OK, mental acuity is one thing. What about physical health and the presidency? In case of death or incapacity, we have the 25th amendment and the vice president.
Sorry, subjective thinkers, age worriers, and Biden bashers: A slow, careful gait, tripping, and misspeaking from time to time alone are not enough to indicate general cognitive incompetence.
And, there’s good news about life expectancy right now. I looked it up: Biden’s current life expectancy is age 87, and Trump’s is 90. The next presidential term, the last possible for either current frontrunner, ends in 2029—well before then.

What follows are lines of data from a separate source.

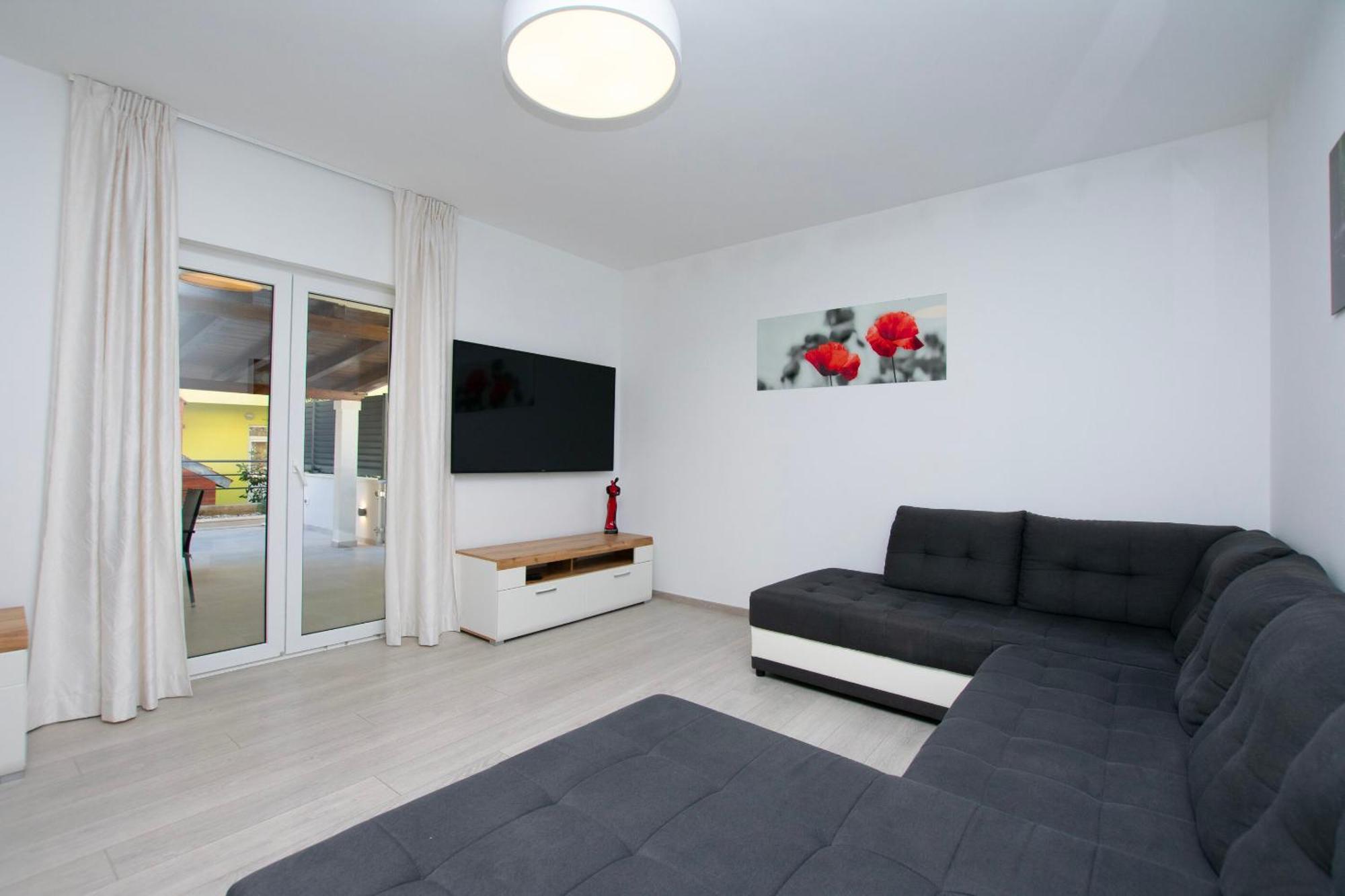 Apartment Dora Duće Extérieur photo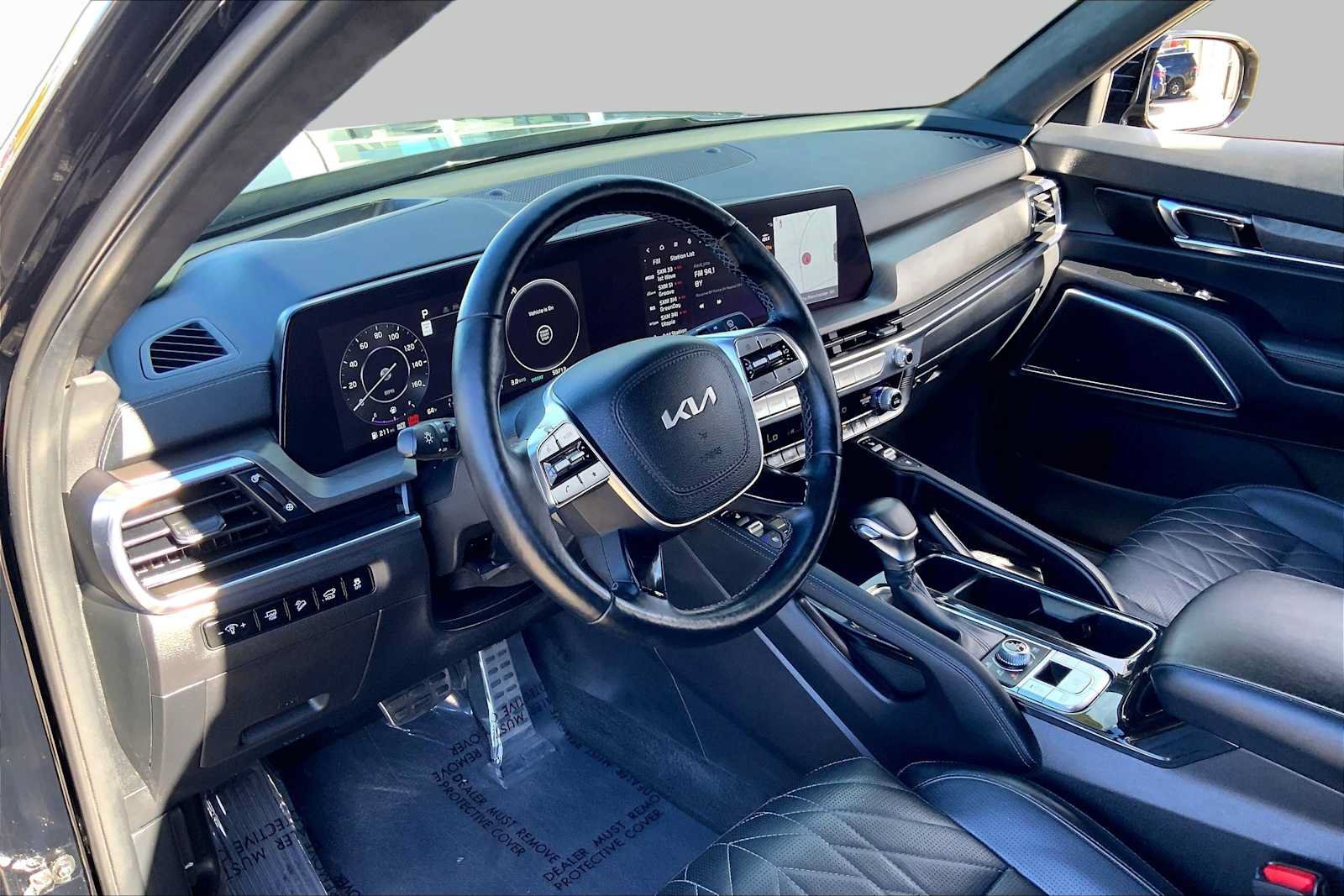 Used 2024 Kia Telluride SX Prestige X-Line AWD/4WD image 16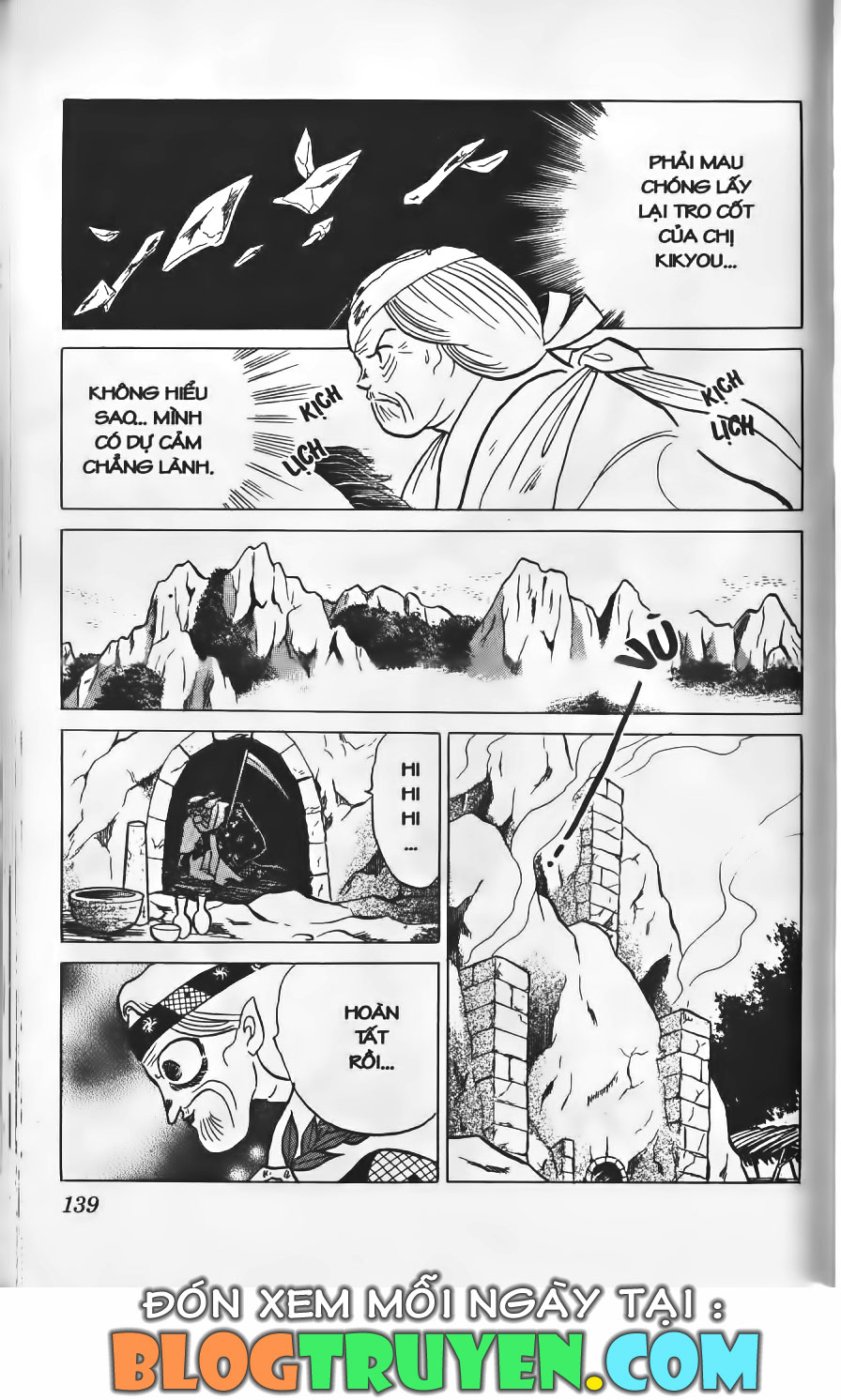 Inuyasha vol 05.8 trang 6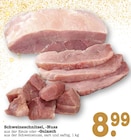 Schweineschnitzel Angebote bei E center Karlsruhe für 8,99 €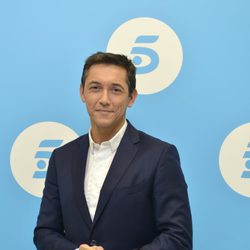 Javier Ruiz en el nuevo programa de Telecinco 'Un tiempo nuevo'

So, what should we be focused on with candidates for president, if not numerical age? The answer is both simple and complex and applies to candidates of any age: We should be concerned about their characters, behavior, qualifications and experience and their stands on the issues we care about. If we don’t like what we see and hear, we shouldn’t support the person for office. If we do, we should. Regardless of their age.
Just proposing age as an important candidate quality can actually be dangerous to our democracy. Emphasizing age limits tends to distract and even block people from considering the many more important qualities of presidential candidates named above.
Questioning candidates’ qualifications based simply on a number not only poisons people’s minds about the capacity of older politicians; it also unjustly lowers regard for decisions and actions of older people in general, including family, friends and neighbors.
Promoting upper age restrictions creates doubt about the competency of the 17 percent of Americans who are over 65. It pumps up existing prejudices and fans the embers of old, false beliefs about aging to everyone’s detriment.
Politically speaking and maybe worst of all, it appears that the age restriction suggestion is likely to drive down voter turnout in the ’24 election, especially among Democrats. A young person interviewed on the street on TV said he favors Biden, but he might not vote at all in 2024 because Biden’s too old to be president. I am afraid to guess how many people are thinking like that these days or will in November, 2024, thanks to lack of knowledge combined with all the negative age talk.
Benjamin Franklin was a key contributor to the Declaration of Independence at the age of 70 and to the creation of the U.S. Constitution when he was 81. A champion of the First Amendment, he also came up with the idea of two houses in the legislature. He kept on offering sage political advice and witty remarks to those who sought him out until his death at 84.
Sandee Storey is Publisher Emerita of the Jamaica Plain Gazette.